The Caravans’ star began to dim following Caesar’s 1966 departure. The group labored on for several more years, recording for the Gospel, Hob and Jewel labels before Walker threw in the towel in the early ’70s. Members of later editions of the group included future disco star Loleatta Holloway and singing pianist Willie James McPhatter.
The second act in Walker’s career began in 1975 when she emerged as a solo artist with an album for Polydor Records. It generated little attention. In 1978, however, she re-signed with Savoy, which partnered her with Cleveland for a strong-selling album titled Reunion.
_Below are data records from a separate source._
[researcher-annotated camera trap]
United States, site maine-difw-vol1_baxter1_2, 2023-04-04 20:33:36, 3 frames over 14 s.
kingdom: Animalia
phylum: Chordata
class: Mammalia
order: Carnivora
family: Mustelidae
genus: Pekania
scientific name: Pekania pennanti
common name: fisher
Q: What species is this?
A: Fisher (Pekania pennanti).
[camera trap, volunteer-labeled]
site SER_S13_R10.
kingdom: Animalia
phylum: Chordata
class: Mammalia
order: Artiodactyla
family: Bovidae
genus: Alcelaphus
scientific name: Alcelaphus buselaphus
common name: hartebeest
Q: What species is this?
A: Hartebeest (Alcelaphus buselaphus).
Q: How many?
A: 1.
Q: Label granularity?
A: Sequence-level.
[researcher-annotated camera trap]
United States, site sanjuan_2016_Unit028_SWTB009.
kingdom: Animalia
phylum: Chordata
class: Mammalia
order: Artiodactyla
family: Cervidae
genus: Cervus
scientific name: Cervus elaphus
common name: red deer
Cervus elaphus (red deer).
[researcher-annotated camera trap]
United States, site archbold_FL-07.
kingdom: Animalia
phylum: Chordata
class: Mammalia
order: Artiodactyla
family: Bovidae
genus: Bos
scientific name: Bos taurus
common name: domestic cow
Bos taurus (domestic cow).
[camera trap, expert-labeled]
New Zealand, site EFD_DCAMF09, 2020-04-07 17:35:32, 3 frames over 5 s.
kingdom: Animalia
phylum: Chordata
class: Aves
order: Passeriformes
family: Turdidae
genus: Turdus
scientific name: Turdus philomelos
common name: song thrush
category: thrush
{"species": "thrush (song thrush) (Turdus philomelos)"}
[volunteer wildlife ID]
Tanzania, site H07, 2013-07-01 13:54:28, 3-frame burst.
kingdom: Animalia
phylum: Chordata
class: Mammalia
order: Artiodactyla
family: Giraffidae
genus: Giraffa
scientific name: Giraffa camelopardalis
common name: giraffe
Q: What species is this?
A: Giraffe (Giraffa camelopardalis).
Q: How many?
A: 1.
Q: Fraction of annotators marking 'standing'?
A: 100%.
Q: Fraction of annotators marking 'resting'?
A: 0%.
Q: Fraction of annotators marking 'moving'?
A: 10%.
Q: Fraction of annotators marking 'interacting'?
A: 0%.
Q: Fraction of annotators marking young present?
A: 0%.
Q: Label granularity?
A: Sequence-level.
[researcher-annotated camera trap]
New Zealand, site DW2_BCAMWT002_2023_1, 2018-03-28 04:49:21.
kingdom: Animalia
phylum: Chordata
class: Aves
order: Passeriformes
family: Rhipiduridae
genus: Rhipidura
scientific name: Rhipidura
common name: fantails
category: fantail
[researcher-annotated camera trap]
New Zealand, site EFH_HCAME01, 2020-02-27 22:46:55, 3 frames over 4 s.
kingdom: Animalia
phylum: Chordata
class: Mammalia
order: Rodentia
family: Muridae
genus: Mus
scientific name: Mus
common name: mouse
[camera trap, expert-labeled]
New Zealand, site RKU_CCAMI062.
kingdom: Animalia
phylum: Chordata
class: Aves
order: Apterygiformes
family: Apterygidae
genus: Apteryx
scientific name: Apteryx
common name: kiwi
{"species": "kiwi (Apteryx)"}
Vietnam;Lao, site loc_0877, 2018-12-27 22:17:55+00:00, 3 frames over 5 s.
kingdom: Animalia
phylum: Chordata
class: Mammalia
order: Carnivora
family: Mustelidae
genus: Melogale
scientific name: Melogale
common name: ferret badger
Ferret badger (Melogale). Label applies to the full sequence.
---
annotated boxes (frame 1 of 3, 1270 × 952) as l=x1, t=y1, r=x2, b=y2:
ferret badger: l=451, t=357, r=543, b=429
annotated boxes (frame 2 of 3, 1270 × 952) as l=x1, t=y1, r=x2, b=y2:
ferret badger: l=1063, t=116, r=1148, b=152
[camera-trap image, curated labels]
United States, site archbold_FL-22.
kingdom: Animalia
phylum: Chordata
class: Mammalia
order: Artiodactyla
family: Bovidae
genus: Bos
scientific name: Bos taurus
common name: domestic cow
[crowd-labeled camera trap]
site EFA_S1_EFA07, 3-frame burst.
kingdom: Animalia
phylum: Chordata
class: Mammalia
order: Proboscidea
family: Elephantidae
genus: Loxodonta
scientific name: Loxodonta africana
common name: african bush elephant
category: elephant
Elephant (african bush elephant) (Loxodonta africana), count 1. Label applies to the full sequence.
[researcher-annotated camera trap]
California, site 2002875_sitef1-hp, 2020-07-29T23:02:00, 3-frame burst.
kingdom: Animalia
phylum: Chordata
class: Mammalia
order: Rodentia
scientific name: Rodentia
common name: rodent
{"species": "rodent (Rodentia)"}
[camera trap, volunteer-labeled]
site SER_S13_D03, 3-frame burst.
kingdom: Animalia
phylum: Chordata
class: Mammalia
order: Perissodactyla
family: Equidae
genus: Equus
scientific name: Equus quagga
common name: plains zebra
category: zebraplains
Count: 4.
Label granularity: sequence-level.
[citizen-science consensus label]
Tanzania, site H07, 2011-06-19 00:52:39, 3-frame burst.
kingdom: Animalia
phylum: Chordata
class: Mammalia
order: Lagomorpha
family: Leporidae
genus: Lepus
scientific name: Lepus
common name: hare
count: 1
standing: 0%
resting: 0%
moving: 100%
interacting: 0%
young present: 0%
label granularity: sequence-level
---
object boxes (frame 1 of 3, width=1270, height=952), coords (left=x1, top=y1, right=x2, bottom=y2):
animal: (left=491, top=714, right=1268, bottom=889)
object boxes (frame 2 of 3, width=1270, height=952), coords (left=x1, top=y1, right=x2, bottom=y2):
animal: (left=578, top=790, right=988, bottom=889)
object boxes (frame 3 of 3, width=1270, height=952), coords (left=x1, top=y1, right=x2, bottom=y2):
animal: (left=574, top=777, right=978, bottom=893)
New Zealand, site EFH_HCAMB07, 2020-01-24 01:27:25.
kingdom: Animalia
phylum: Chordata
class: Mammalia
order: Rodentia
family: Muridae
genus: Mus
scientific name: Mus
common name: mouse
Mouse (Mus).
The next release with her lifelong friend, 1979’s Please Be Patient with Me, did even better and remains a classic of her extensive discography. In addition to the two discs with Cleveland, Walker made six more albums for Savoy between 1981 and ’88 on which she was backed by various choirs. Later recordings appeared on the Benson, Word, Rejoice and Verity labels through 1997.
Walker was awarded a Grammy in 1995 for Best Traditional Soul Gospel Album for Songs of the Church: Live in Memphis, and she received a Dove Award for Traditional Gospel Album of the Year in 1997 for I’m Still Here. She was inducted into the Gospel Music Hall of Fame in 2001. Paved the Way, a reunion album of Walker with former Caravans members Andrews, Norwood and Delores Washington, was issued by Malaco Records in 2006. She also made guest appearances during that decade with Kurt Carr, the Gospel Music Workshop of America and the National Baptist Convention.
A smoker of cigarettes for many years, the lifelong Chicagoan suffered from emphysema. She was hospitalized and placed on a ventilator on her 81st birthday. She died some six weeks later on October 8, 2010.